HLG

Dear clients and friends: Given your interest in health and medicine, we would like to share with you our collection of the most interesting perspectives on our industry's trends and developments. We are happy to share them with you — and hope you share your thoughts with us.

1. The CPHO Will See You Now

Fortune floats the idea of a new role at every company: the Chief Public Health Officer. The argument starts with COVID, but reaches beyond:

With no quick or easy end to the pandemic (nor a host of other public health problems) in sight, figures from both the business and public health worlds say it’s time to bridge the gulf that has traditionally separated the two sectors. Some, including Michelle Williams, dean of the Harvard School of Public Health, envision a world where public health considerations are regularly integrated into business plans and where maybe even a new brand of executive, a chief public health officer, has a seat at the table.
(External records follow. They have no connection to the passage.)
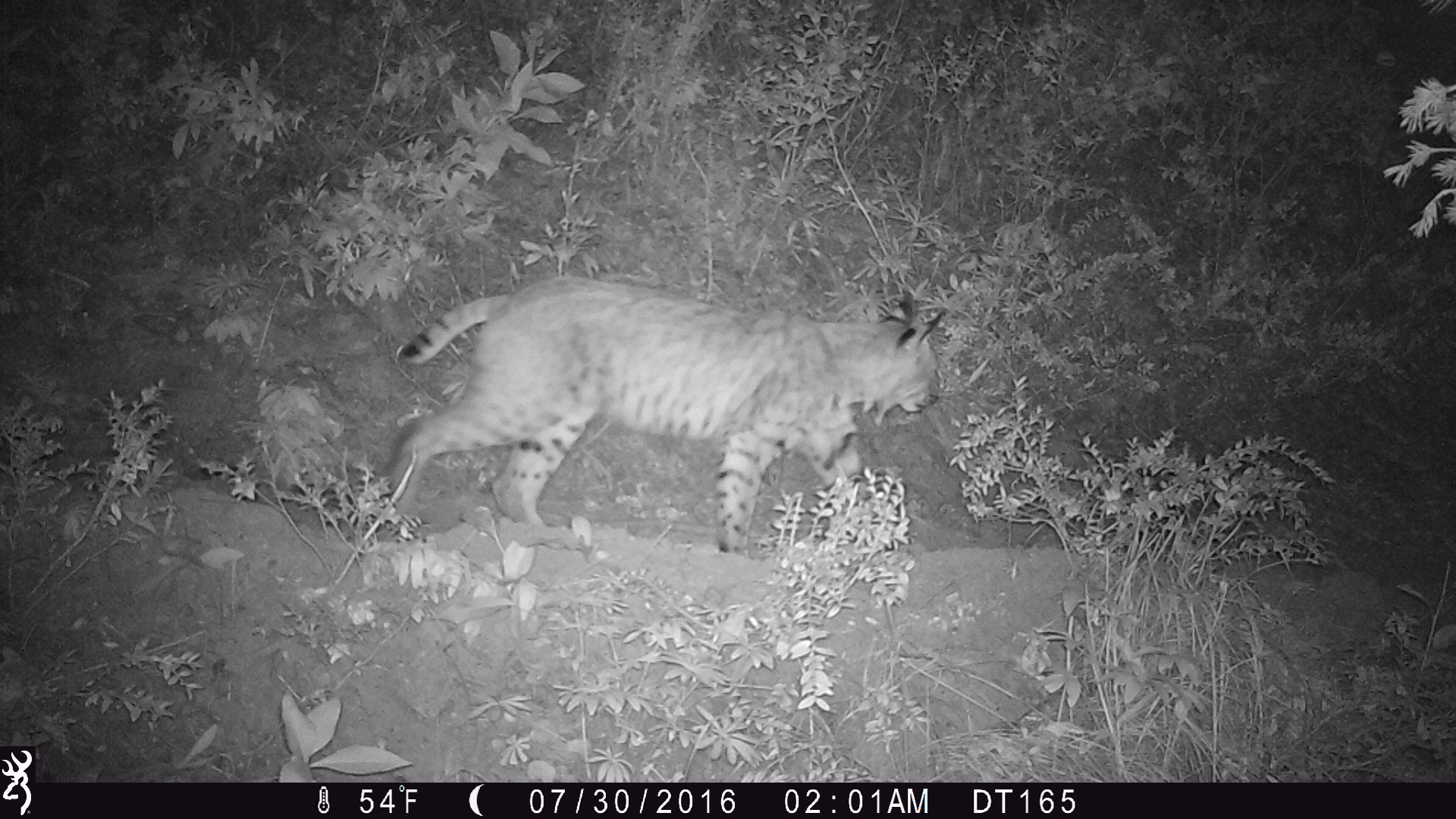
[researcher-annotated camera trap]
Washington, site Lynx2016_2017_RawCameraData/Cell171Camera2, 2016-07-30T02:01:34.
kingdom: Animalia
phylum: Chordata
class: Mammalia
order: Carnivora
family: Felidae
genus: Lynx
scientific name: Lynx rufus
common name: bobcat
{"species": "Lynx rufus (bobcat)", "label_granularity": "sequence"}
A CPHO would create opportunities for pharma to build innovative partnerships and reach both employees and consumers.

2. The CPHO Requests that You Log Off

Yet the need for better public health information and strategies faces a formidable foe: Facebook. The Atlantic examines how the social media platform “warps reality” about basic public health understanding. Here, two groups – for and against reopening – both go off the rails: 

Over time, the rhetoric in each group has become noticeably more dramatic. While Banned from Reopen was once a place to swap dazed stories about the experience of clashing with people who were vehemently anti-science, it is now full of self-righteousness and morbid jokes…Reopen NC has also become even more extreme: While users were initially indignant about lockdown measures and suspicious of the motivations of politicians like Cooper who implemented them, it is now teeming with outright conspiracy theories.
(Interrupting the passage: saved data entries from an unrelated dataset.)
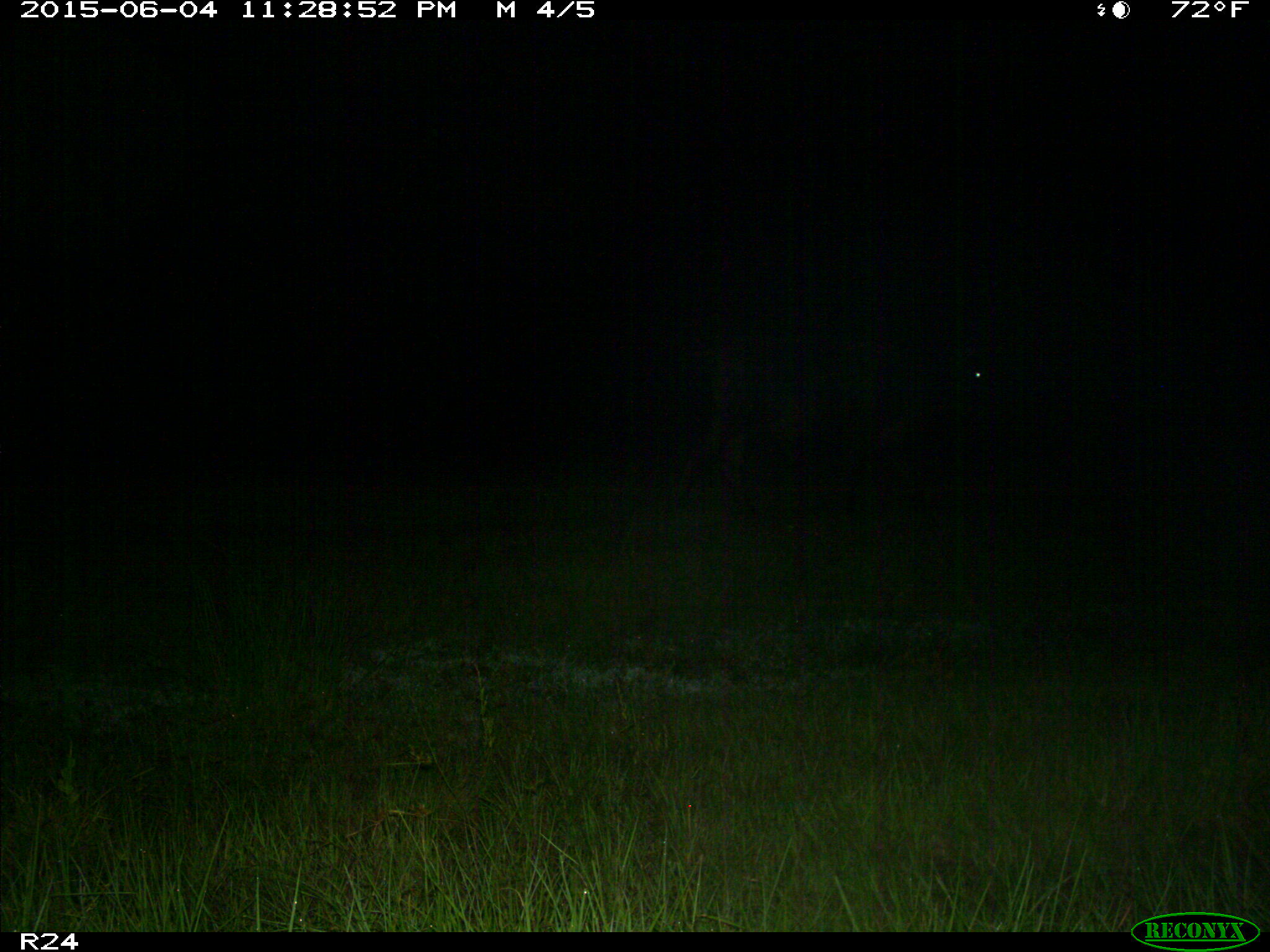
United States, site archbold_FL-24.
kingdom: Animalia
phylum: Chordata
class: Mammalia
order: Artiodactyla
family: Bovidae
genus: Bos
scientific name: Bos taurus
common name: domestic cow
Bos taurus (domestic cow).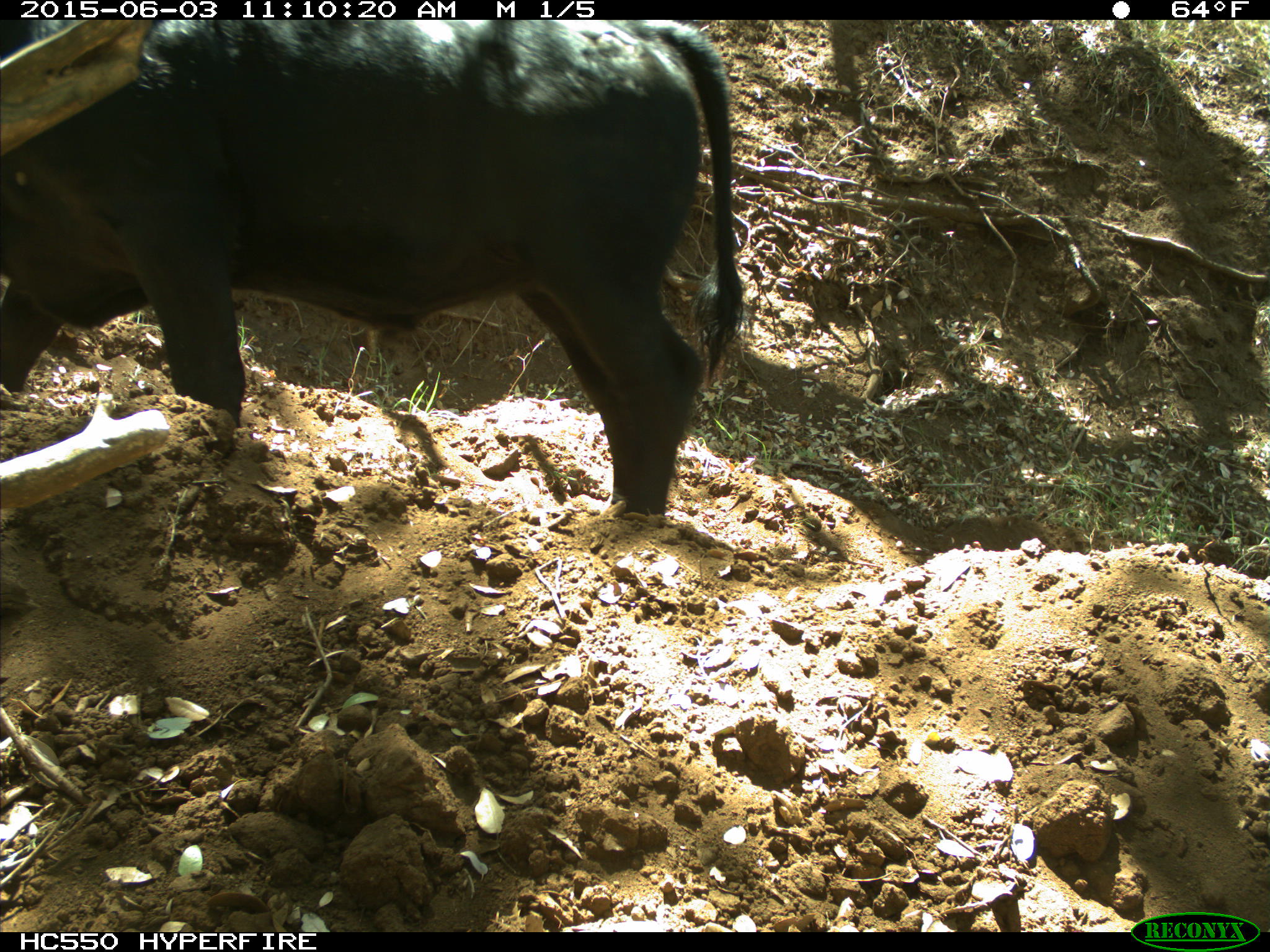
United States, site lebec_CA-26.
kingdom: Animalia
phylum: Chordata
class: Mammalia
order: Artiodactyla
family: Bovidae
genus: Bos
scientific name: Bos taurus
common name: domestic cow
Bos taurus (domestic cow).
The alternate reality and “fake news” ecosystem of Facebook also complicates pharma’s dogmatic insistence to use social media to reach patients “where they are.”

3. Trials Under Fire

The industry has moved with unprecedented scale and speed to launch 1,200 clinical trials for COVID-19, covering 685,000 participants. But a new analysis from Stat rains on the parade:

One in every six trials was designed to study the malaria drugs hydroxychloroquine or chloroquine, which have been shown to have no benefit in hospitalized patients… Indeed, the analysis found many of the studies are so small — 39% are enrolling or plan to enroll fewer than 100 patients — that they are unlikely to yield clear results. About 38% of the studies have not actually begun enrolling patients.

4. The Secret to Innovation: Opacity

DARPA, the federal agency that develops technology for the US military, is responsible for creating the foundational technologies for the Internet, GPS, bomb-detecting bees, and earthworm robots.Tech and innovation blogger Ben Reinhardt offers a sprawling investigation into how DARPA works. He provides a wealth of counterintuitive gems about innovation, some of which pharma may do well to heed:

Opacity is important to DARPA’s outlier success. Congress and the DoD have little default oversight into how a [program manager] is spending money and running a program. Opacity removes incentives to go for easy wins or to avoid being criticized by external forces. Of course, opacity can also be abused in too many ways to list, so it’s important to ask: How does DARPA incentivize people not to abuse opacity? DARPA’s small size and flat structure enable peer pressure to work in positive ways. Finite tenures either make people want to utterly crush it or not care at all. The former happens when you empower driven program managers.  

5. The Doc Got Doxxed

Loyal readers of HLG’s Pharma Notebook may have noticed our affinity for the blog Slate Star Codex. The anonymous author was a practicing psychiatrist, and she or he offered a regular slate of candid, contrarian, and incendiary insights on mental health and the healthcare system. No more. The New York Times profiled the blog, discovered the author’s identity, said they would expose it, and now the blog is done. The author pens a goodbye:

I have a lot of reasons for staying pseudonymous. First, I’m a psychiatrist, and psychiatrists are kind of obsessive about preventing their patients from knowing anything about who they are outside of work…I think it’s plausible that if I became a national news figure under my real name, my patients – who run the gamut from far-left to far-right – wouldn’t be able to engage with me in a normal therapeutic way. I also worry that my clinic would decide I am more of a liability than an asset and let me go, which would leave hundreds of patients in a dangerous situation as we tried to transition their care…When I expressed these fears to the reporter, he said that it was New York Timespolicy to include real names, and he couldn’t change that.

This is a loss, especially for an industry that stands nearly alone in respecting and protecting privacy.